— Не предоставите ли мне сторожить лагерь первую четверть ночи? — промолвил Красное Облако, обращаясь к агенту.
— Валяйте! Мне все равно, кто будет сторожить. Лишь бы часовой был бдителен да не поддался соблазну вздремнуть часок, сломленный усталостью! Признаюсь, меня так и клонит ко сну. Глаза сами смыкаются. Давно не испытывало мое тело такой трепки! Только, гамбусино, смотрите: огня не разводить!
— Понятно!
— Да. Может быть, чейены и далеко, но возможно и обратное, а огонь виден издалека и мы можем потерять наши скальпы и отправиться на тот свет.
— Да еще с вороньим мясом в желудке! — поддакнул уже укладывающийся на ночлег Гарри.
— Вы можете положиться на меня, сеньоры! Мне мой скальп дорог не меньше, чем ваши вам!
Три траппера не замедлили растянуться на траве и почти моментально были охвачены глубоким сном. Индеец, уложив в стороне Миннегагу и тщательно закутав ее плащом, затушил остатки догоравшего огня, чтобы во мгле наступающей ночи яркий свет костра не выдал индейцам местонахождения беглецов, подкинул устало пофыркивавшим лошадям несколько охапок свежей травы, а затем неслышными, крадущимися шагами отправился к берегу Соленого озера, чтобы произвести разведку.
Бродя по берегу, он тщательно рассматривал уже смутно вырисовывающиеся очертания прибрежных скал и извилины побережья. Скоро лицо его просветлело.
— Наконец-то! — промолвил он про себя. — А было таки трудно узнать, куда мы забрались. Но теперь я знаю, где мы находимся. Если только Левая Рука не увел свое племя куда-нибудь в сторону, мне будет нетрудно добраться до его становища, покуда белые будут спать в надежде, что я их стерегу! Правда, пожалуй, мне придется загнать коня. Но что за беда? Отыщется, надеюсь, какой-нибудь мустанг и на мою долю!
Вернувшись к лагерю. Красное Облако испустил чуть слышный свист.

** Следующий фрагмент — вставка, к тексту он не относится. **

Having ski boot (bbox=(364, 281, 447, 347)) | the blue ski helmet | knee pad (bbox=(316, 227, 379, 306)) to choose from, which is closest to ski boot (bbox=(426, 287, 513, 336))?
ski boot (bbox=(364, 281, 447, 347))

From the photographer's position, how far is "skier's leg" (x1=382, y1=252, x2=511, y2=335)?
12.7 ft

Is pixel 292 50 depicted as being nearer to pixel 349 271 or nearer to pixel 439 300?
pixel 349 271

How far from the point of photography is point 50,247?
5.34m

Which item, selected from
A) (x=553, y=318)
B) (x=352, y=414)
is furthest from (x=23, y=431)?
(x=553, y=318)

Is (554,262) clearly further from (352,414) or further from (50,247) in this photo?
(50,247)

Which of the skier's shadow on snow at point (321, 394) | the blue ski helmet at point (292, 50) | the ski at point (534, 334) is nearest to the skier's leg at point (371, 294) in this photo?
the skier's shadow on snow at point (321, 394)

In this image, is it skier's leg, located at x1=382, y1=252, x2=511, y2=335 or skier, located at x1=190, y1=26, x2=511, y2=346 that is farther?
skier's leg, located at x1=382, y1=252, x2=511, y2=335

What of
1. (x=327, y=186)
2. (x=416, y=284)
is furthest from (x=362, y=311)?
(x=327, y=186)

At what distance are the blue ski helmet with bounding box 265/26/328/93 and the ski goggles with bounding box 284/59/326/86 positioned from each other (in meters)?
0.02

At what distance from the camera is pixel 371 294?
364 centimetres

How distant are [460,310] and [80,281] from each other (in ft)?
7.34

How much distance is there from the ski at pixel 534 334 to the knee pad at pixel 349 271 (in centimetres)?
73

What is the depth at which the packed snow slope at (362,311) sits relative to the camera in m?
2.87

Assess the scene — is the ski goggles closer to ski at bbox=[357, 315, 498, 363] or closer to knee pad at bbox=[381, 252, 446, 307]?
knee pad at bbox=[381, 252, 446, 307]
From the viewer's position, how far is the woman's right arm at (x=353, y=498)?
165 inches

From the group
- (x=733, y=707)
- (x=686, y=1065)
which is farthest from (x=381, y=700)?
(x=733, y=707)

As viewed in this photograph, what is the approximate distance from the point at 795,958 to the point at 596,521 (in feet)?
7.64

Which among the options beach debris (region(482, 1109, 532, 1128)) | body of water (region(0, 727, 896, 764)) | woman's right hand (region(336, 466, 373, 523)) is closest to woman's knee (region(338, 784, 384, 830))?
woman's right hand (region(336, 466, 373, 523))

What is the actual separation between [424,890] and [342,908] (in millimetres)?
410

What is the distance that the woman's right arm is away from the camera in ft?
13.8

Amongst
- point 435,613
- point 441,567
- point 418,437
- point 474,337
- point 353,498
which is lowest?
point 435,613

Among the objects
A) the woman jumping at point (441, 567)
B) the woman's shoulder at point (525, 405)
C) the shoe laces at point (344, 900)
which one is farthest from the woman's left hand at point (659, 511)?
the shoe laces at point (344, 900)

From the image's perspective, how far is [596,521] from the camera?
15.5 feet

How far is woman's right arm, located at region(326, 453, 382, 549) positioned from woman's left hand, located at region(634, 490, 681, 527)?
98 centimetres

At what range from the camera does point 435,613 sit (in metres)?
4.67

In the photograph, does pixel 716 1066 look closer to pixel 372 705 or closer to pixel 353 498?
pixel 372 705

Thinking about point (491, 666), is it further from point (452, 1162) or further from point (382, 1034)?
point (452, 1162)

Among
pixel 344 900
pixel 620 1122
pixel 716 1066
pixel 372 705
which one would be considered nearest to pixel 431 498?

Звуки эти пронеслись над лагерем, не потревожив глубокого сна ни людей, ни лошадей. Но маленькая дочь, по-видимому, ждала отца: она вскочила со своего места и легкой тенью скользнула ему навстречу.
— Ты звал меня? — спросила она.
— Да, дитя! — сказал он несколько грустно. — Настал час, когда нам надо расстаться! Я должен отправиться к Левой Руке, а тебе придется остаться с бледнолицыми.
— А ты знаешь, отец, где стоят вигвамы арапахо?
— Да. Ведь я много раз бывал в этих местах. Да и твоя мать дала мне достаточно точные указания, где находится теперь вождь арапахо.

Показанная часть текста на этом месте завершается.